“Oh, what can ail thee, knight-at-arms,
Alone, and palely loitering?”
And when he had no poetry ready to reply, she grew tired of him altogether, and touched her horse and cantered quickly on. Let him follow her if he chose—what mattered it! Moreover, she rode well, and men always noticed it; she was bare-headed, and no man ever saw the golden glory of her hair in bright sunlight that his heart did not begin to quiver within him!
After a while he spurred his horse and rode at her side, and without looking, she saw that he was watching her. She gave him just a little smile, absent-minded and barely polite. Resolving to punish him still more, she asked him the time. He gravely drew out his watch and replied to her question. “I will ride as far as the spring,” she said. “Then I must be going back.”
But he did not make the expected protest. He was going to lose her, and he did not care! Oh, what a man!

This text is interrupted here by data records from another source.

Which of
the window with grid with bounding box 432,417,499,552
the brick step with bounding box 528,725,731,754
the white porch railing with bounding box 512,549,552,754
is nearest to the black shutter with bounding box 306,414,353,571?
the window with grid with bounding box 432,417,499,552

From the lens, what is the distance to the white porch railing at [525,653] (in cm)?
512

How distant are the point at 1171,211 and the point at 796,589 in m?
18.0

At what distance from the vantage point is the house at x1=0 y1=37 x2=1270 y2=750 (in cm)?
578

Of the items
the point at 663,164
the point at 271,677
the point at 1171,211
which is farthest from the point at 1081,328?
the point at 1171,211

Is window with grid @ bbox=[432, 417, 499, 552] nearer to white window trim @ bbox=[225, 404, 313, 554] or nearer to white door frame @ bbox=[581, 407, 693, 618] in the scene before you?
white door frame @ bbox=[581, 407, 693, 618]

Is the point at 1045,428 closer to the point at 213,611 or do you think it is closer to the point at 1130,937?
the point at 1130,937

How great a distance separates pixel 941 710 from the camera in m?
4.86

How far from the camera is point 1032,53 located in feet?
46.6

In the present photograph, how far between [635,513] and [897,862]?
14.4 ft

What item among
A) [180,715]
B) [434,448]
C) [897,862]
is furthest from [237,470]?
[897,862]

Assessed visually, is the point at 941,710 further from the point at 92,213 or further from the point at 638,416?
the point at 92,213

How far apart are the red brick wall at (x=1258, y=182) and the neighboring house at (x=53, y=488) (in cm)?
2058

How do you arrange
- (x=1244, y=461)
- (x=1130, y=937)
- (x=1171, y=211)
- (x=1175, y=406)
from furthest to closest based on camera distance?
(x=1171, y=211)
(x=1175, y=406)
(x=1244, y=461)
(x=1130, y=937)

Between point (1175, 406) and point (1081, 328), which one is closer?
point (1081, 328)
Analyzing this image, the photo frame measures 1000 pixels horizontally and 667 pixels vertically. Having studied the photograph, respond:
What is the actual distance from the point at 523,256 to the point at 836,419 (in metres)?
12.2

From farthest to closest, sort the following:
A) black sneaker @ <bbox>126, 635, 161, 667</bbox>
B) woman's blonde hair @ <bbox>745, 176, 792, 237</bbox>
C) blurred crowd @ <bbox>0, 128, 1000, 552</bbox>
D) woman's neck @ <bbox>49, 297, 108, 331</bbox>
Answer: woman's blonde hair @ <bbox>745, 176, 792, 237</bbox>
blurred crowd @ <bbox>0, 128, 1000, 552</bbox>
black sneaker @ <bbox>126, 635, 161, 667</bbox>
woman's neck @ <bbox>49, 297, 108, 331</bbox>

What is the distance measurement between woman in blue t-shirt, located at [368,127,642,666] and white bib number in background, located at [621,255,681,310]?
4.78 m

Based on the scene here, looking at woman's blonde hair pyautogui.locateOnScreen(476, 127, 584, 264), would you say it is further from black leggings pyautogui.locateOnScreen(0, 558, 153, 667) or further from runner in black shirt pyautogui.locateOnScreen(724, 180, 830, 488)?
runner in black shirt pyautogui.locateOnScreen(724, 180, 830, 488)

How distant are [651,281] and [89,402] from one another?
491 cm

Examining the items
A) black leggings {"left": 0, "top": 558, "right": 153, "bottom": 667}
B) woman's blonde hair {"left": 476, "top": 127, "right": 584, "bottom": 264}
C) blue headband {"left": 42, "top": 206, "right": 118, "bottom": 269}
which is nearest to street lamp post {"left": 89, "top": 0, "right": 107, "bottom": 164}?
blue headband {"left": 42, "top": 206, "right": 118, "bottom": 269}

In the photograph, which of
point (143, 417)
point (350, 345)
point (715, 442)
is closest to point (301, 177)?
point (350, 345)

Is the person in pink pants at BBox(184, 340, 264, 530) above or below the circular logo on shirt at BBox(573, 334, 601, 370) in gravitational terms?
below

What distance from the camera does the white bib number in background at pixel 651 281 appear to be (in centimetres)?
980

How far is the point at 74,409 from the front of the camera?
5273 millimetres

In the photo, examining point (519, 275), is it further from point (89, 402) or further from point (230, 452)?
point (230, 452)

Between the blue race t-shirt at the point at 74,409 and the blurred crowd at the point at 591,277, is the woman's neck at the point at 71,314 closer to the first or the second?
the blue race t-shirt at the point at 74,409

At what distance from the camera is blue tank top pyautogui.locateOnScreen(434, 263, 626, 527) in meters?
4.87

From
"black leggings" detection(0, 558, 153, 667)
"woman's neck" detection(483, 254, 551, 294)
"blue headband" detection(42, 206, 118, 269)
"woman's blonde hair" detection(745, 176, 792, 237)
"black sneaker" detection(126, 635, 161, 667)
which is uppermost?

As they drew near the spring, Sylvia began to be uneasy again. She did not want him to lose her; she wanted him to care. She stopped to breathe her horse, and to look at the moss-ringed pool of water, and at the field of golden-rod beyond. “How lovely!” she said; and repeated, “How lovely!” He never said a word—and when he might so easily have said, “Let us stay a while!”
She was growing desperate. Her horse had got its breath and had had some water—what else? “I must have some of that golden-rod!” she exclaimed, suddenly. What was the matter with him, staring into space in that fashion? Had he no manners at all? “I must have some golden-rod,” she repeated; and when he still made no move, she said, “Hold my horse, please,” and started to dismount.
He sprang off, and took the reins of her horse, and those of his own in the same hand, giving his other hand to her. It was the first time he had touched her, and it sent a shock through her that sent her flying in a panic—out into the field of flowers, where she could hide her cheeks and her trembling!
§ 16
He made the horses fast to the fence, carefully and deliberately; and meantime she was gathering golden-rod. She knew that she made a picture in the midst of flowers. She was very much occupied as he came to her side.